Marguerite de Navarre paused, standing for a few seconds quite still, her whole attitude one of rigid expectancy. The next moment she had run back to the window. But now she leaned far out of the casement, heedless if the men below saw the Queen of Navarre and smiled over her eagerness. Her keen ears had caught the sound of an approaching troop of men; the clatter of horses' hoofs upon the hard road was already drawing perceptibly nearer.

'Messire Gilles!' she called out impatiently to one of the dice-throwers, who was continuing his game unperturbed.

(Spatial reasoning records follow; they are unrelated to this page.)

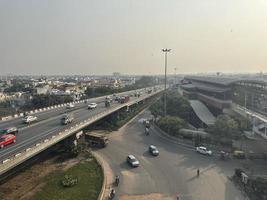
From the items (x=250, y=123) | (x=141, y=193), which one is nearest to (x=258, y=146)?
(x=250, y=123)

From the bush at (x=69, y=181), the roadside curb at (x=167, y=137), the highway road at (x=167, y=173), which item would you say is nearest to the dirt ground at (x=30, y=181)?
the bush at (x=69, y=181)

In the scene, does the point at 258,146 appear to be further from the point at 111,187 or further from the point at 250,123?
the point at 111,187

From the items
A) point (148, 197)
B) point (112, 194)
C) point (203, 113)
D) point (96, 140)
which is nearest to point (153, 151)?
point (96, 140)

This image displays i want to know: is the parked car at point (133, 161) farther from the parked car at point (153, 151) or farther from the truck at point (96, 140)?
the truck at point (96, 140)

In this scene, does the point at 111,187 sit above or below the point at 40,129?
below

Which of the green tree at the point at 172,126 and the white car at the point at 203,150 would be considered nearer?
the white car at the point at 203,150

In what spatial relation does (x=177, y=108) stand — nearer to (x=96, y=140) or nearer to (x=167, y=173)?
(x=96, y=140)
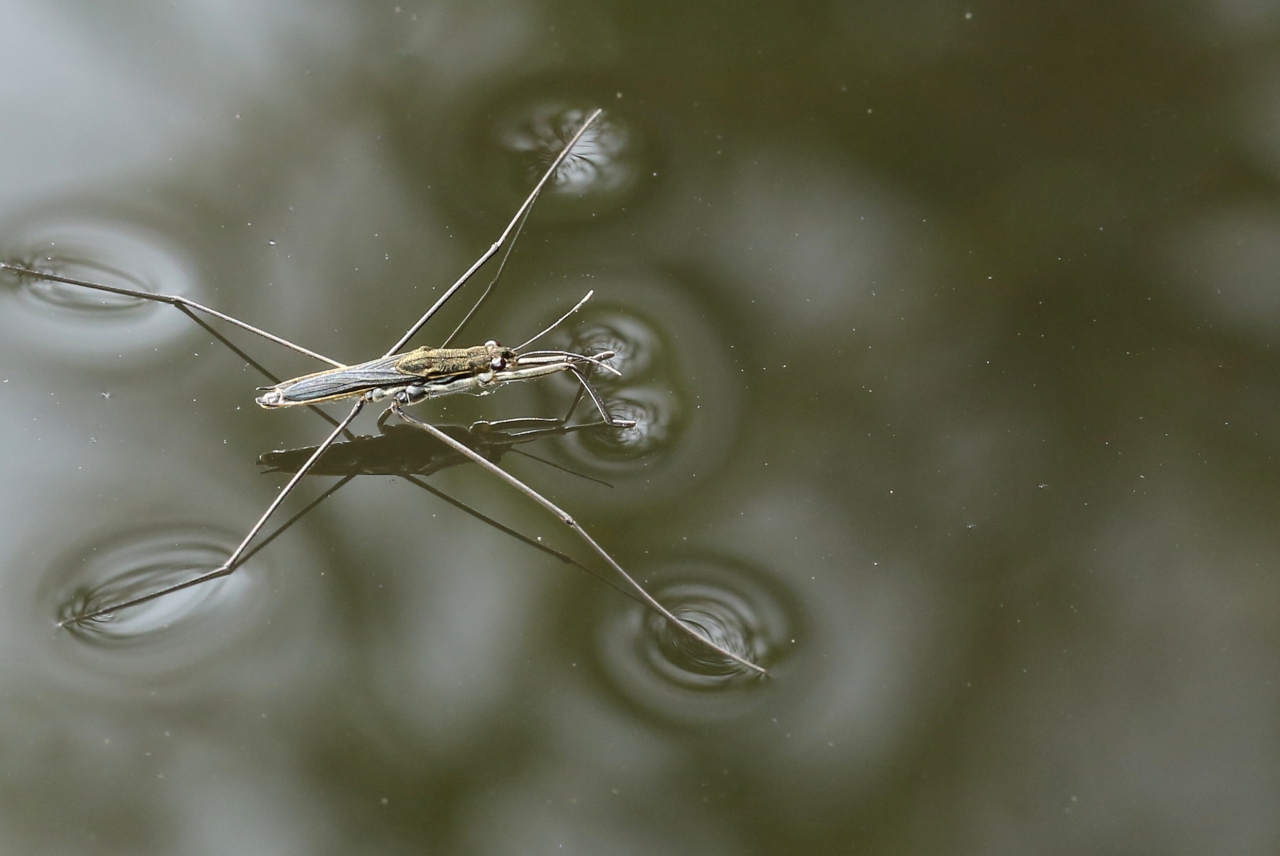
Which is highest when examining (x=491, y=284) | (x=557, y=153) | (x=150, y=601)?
(x=557, y=153)

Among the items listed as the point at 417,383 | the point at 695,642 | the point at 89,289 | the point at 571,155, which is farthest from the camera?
the point at 571,155

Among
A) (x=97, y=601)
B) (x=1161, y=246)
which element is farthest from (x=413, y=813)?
(x=1161, y=246)

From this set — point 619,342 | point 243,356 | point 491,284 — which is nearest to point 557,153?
point 491,284

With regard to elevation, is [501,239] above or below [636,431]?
above

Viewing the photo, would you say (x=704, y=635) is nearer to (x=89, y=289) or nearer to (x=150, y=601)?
(x=150, y=601)

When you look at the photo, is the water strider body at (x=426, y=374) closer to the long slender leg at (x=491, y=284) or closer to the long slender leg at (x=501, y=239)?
the long slender leg at (x=501, y=239)

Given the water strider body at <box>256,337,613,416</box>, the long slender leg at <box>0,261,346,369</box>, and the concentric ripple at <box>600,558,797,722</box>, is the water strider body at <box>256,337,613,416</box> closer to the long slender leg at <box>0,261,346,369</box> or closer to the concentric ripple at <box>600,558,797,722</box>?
the long slender leg at <box>0,261,346,369</box>

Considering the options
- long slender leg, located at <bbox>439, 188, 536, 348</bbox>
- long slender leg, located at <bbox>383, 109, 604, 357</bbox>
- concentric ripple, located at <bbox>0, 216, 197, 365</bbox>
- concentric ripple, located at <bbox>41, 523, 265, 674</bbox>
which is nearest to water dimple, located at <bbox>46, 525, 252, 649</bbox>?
concentric ripple, located at <bbox>41, 523, 265, 674</bbox>
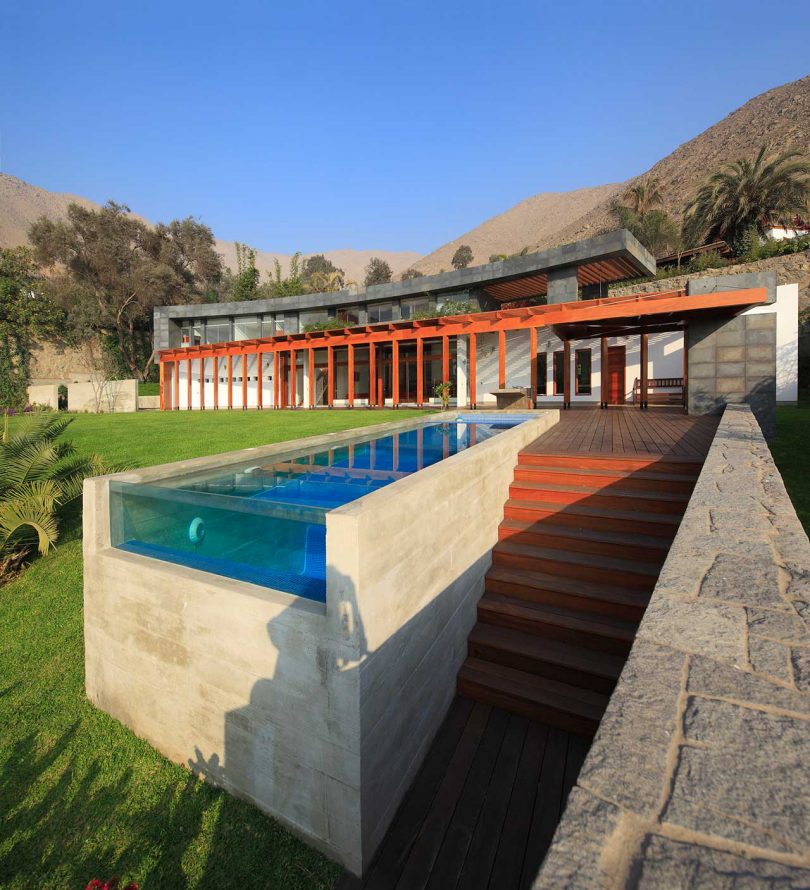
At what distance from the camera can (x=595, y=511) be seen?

In a moment the man was on his feet. He looked up and saw the Queen's pretty face framed in by the casement-window; and a pretty woman was the only thing on God's earth which commanded Gilles de Crohin's entire respect. Immediately he stood at attention, silhouetted against the sunlit market-place beyond—a tall, martial figure, with face weather-beaten and forehead scarred, the record of a hundred fights depicted in every line of the sinewy limbs, the powerful shoulders, the look of self-assurance in the deep-set eyes and the strong, square jaw.